Again, if there are opposing doctors' opinions regarding an injured employee's condition or capacity to work, the Office of Workers' Compensation Administration or the workers compensation Judge may appoint an Independent Medical Examiner to examine the employee, or simply to review the employee's medical records.

This one-time examination is called an Independent Medical Examination (IME).

At the examination, the Independent Medical Examination doctor will take the employee's medical and accident histories, ask about current symptoms, and perform a physical examination.  

This IME doctor will have reviewed the medical records in advance.

Some Independent Medical Examination doctors will actually watch an injured employee from the minute the employee leaves his or her car until the moment that the employee returns and drives away.

Independent Medical Examination doctors have regularly issued reports which say things like “the patient ran from his car into the building, but then began to limp when he entered the examination room.” 

An injured employee at an Independent Medical Examination (IME) should:

    • Be honest in all aspects;
    • Be polite and respectful;
    • Be specific and detailed in describing injuries and symptoms;
    • Include all injuries and symptoms that are related to the accident;
    • Be truthful about the employee's physical limitations;
    • Explain why the employee's previous injuries are different from the employee's work-accident injuries;
    • Stay calm, and let the IME physician know right away if the physician actually hurts the employee;
    • Be aware of the fact that the IME physician is neither the employee's advocate nor the employee's medical doctor;
    • Be mindful that the employee may be surveilled by an insurance investigator, by wearing braces and using canes; and
    • Limit activities on the day before, the day of and the day after the IME, due to possible surveillance.

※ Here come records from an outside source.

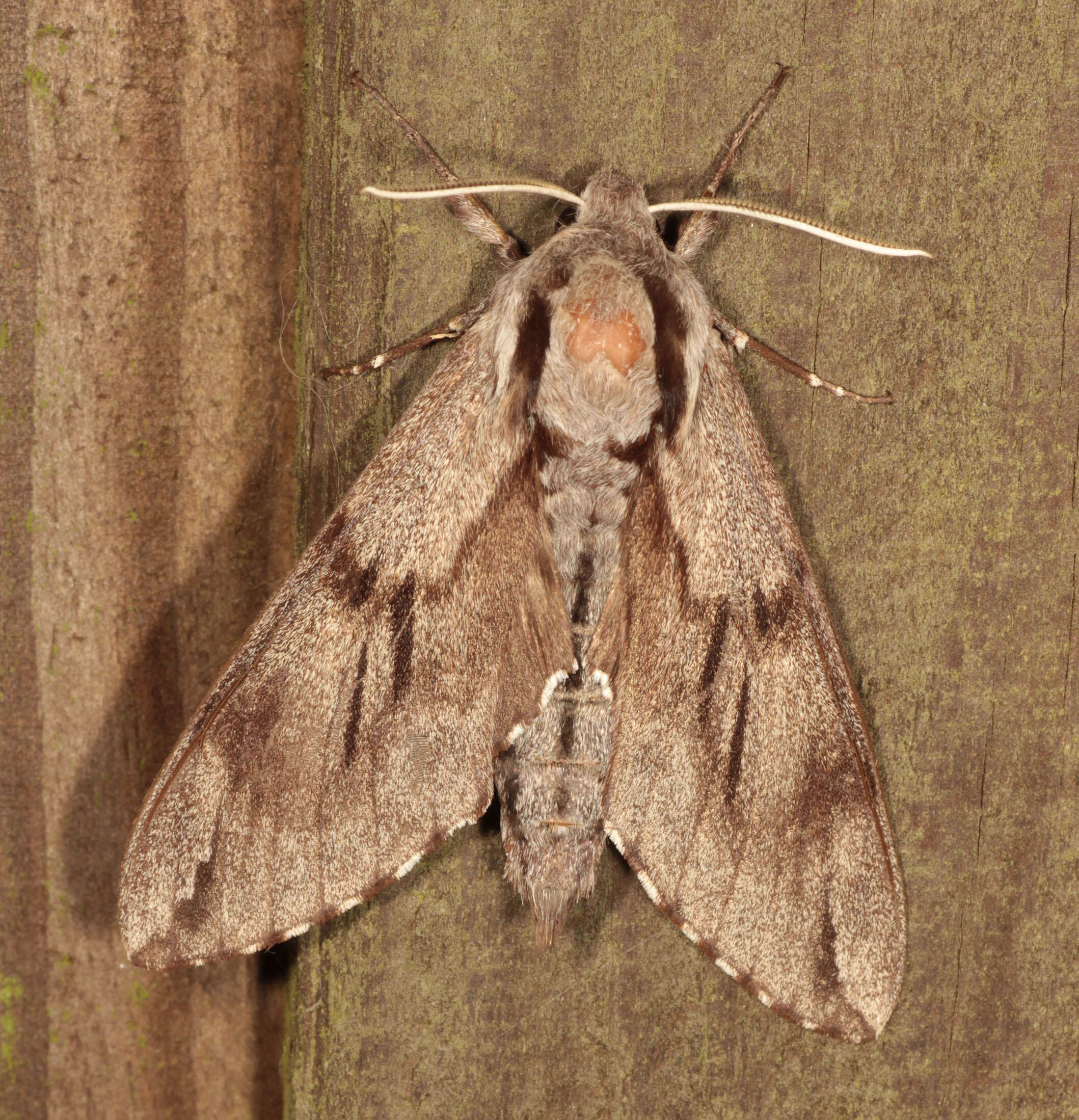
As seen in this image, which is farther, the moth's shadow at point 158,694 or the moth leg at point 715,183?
the moth's shadow at point 158,694

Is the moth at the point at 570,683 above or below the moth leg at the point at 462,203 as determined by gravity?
below

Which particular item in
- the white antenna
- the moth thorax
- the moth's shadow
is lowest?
the moth's shadow

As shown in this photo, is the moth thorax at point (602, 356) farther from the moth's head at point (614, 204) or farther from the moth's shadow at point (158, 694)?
the moth's shadow at point (158, 694)

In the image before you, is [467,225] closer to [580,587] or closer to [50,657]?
[580,587]

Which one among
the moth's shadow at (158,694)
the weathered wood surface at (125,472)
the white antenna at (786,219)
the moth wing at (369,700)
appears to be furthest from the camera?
the moth's shadow at (158,694)

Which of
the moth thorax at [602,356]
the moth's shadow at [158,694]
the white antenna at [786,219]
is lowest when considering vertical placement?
the moth's shadow at [158,694]

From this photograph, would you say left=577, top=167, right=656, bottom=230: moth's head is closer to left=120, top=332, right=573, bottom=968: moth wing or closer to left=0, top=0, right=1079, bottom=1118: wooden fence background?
left=0, top=0, right=1079, bottom=1118: wooden fence background

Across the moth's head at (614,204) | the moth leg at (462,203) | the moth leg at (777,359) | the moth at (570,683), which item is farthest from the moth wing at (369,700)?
the moth leg at (777,359)

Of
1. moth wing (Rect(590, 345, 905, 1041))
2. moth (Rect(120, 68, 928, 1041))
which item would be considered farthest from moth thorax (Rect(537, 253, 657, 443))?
moth wing (Rect(590, 345, 905, 1041))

As for a list of things that an injured employee at an Independent Medical Examination (IME) should NOT do:

    • Do not exaggerate or fake injuries, because many IME doctors will note exaggeration in the IME report;
    • Do not downplay pain or symptoms;
    • Do not attempt to over-react when touched or prodded;
    • Do not be offended by the doctor's questions;
    • Do not ask medical questions about your treatment;
    • Do not answer questions that are not asked;
    • Do not contribute information beyond the scope of the examination;
    • Do not make small talk;
    • Do not overly compliment the IME doctor;
    • Do not discuss the specifics of the legal case; 
    • Do not discuss any conversations with the employee's lawyer. 

Overall, the most important point for the injured employee in an Independent Medical Examination is for the employee to be detailed and thorough, but not to exaggerate any injuries.